Pour financer le plan Juncker, le Fonds européen pour les investissements stratégiques sera doté de 21 milliards d'euros. Le fonds comptera sur les apports de la Commission européenne et de la Banque européenne d'investissement (BEI) et sera géré par cette dernière. Il doit permettre de financer des projets qui n'ont pas pu être financés par la BEI auparavant, mais qui présentent un grand intérêt par leur capacité à relancer l'économie européenne.

Le nouveau Fonds européen pour les investissements stratégiques recevra 5 milliards d'euros de la Banque européenne d'investissement (BEI), la garantie d'une contribution de 8 milliards d'euros de fonds européens existants, contribution susceptible d'être élargie jusqu'à 16 milliards, soit un total de 21 milliards d'euros.

La garantie de 8 milliards d'euros sera injectée sur trois ans et proviendra du mécanisme pour l'interconnexion en Europe (3,3 milliards), du programme de recherche Horizon 2020 (2,7 milliards) et d'une « marge budgétaire », c'est-à-dire des fonds non utilisés (2 milliards). Par ailleurs la réduction de l'enveloppe du programme –cadre pour la recherche et l'innovation pour financer ce programme nous inquiète.

Le Fonds pour les investissements stratégiques, devrait générer quelque 240 milliards en investissements à long terme et 75 milliards pour les PME et les sociétés de moyenne capitalisation sur deux ans, entre 2015 et 2017, par un « effet de levier » de 15.

Je tiens d'ores et déjà à indiquer que nous essaierons d'améliorer notre connaissance du détail de ces sommes.

J'avais pu émettre des doutes sur le pacte de croissance et d'emploi évalué à 120 milliards d'euros proposé en juin 2012. Force est de reconnaître que le niveau atteint aujourd'hui, avec 180 milliards d'euros en mars 2015, est supérieur aux prévisions.

Les secteurs concernés par ce projet sont essentiellement la transition énergétique, le numérique et les transports.
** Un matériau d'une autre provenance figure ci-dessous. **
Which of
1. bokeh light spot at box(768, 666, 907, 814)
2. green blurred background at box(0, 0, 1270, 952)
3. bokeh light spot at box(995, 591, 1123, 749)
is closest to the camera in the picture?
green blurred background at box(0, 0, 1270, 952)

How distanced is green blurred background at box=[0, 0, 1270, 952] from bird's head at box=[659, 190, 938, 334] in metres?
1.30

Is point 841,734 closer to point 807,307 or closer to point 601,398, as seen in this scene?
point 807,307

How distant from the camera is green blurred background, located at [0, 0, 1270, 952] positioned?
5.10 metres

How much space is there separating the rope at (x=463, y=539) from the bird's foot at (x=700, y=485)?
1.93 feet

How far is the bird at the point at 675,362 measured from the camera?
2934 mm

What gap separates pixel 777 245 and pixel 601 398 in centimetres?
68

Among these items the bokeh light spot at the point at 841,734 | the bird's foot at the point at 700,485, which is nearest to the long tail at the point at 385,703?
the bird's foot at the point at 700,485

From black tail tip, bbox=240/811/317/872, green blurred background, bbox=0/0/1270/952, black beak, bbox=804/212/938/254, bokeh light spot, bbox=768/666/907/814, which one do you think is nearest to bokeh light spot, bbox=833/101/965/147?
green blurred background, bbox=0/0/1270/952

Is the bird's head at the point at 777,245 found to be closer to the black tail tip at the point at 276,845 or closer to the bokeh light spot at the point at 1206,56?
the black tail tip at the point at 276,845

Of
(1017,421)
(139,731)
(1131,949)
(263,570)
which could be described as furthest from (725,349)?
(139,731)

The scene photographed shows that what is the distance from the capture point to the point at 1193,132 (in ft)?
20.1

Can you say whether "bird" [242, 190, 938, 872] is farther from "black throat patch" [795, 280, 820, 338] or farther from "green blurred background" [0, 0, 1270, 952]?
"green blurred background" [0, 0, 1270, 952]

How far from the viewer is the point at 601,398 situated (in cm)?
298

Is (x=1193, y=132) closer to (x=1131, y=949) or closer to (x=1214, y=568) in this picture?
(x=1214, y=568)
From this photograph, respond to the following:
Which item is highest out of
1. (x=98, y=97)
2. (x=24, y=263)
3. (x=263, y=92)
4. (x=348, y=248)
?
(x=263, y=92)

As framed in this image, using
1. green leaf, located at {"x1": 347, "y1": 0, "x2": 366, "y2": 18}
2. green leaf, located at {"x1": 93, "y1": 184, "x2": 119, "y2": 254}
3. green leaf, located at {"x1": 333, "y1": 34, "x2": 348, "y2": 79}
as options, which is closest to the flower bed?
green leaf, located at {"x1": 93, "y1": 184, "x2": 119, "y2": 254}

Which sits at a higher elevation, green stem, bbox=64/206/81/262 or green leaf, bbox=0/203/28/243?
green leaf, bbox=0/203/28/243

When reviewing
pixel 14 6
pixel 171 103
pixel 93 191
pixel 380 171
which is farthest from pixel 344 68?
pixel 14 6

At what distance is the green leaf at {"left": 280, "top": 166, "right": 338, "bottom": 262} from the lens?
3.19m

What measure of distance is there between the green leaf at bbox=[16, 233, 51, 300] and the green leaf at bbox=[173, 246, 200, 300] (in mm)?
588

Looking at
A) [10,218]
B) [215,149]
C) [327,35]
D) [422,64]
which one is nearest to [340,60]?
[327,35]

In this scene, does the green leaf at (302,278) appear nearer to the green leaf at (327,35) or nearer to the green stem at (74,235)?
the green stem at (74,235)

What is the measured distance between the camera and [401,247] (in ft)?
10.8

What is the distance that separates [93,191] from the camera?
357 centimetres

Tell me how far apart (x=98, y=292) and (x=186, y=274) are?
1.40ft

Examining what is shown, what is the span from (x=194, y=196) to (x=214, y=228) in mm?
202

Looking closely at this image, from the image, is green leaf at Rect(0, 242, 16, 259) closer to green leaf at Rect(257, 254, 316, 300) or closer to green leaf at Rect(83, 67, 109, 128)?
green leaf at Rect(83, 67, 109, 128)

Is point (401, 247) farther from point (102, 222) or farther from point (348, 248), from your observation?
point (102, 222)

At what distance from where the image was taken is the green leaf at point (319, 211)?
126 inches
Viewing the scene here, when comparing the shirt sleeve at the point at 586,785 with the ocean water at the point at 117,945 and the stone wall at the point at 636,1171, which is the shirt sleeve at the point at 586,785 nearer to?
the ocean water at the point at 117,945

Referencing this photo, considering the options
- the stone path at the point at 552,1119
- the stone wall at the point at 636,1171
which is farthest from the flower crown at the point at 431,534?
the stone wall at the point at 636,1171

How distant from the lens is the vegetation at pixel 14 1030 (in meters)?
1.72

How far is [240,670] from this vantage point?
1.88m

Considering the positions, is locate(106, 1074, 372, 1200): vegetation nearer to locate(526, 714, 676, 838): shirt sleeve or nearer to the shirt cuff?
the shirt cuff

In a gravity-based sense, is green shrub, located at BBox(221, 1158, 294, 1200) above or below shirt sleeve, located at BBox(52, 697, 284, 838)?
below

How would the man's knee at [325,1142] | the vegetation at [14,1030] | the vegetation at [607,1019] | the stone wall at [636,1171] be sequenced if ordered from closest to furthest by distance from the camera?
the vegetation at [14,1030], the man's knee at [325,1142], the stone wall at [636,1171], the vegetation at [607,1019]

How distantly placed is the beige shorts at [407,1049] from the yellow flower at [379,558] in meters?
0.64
En outre, pour inciter les États à verser leur contribution, il est indiqué qu'il sera tenu compte des versements des États pour l'appréciation des contraintes du pacte de stabilité et de croissance. Il faut noter que le recours au FEIS est prévu par défaut, c'est-à-dire lorsqu'il est impossible d'obtenir un « financement par le marché à des conditions raisonnables » mais que « les projets éligibles peuvent utiliser les fonds structurels ». L'accent est mis également sur les PME (c'est-à-dire de moins de 3 000 salariés) avec 75 milliards d'euros est important.

Mais les crédits dégagés ainsi sont insuffisants pour faire face à des besoins d'infrastructure de l'Union européenne estimés à 1 000 milliards d'euros.

Le plan Juncker vise à faire le lien entre des projets de court et de moyen termes.

À la veille de la COP21 et de la mobilisation de la France et ce qui émerge avec la préparation du 5 + 5 nous devons regretter l'exclusion des projets africains et nord-africains ; c'est en train de devenir une habitude que nous déplorons.

La motivation de la Commission européenne laisse également perplexe.

La Commission affirme qu'il y aura un effet multiplicateur et un impact sur le terrain plus grand qu'une campagne d'investissements conduite par des États isolément. Il s'agit d'une affirmation mal étayée, rien ne prouve que la même politique conduite dans un cadre intergouvernemental ne serait pas plus rapidement mise en oeuvre, car l'expérience montre que souvent la lourdeur des procédures de l'Union retarde les décisions.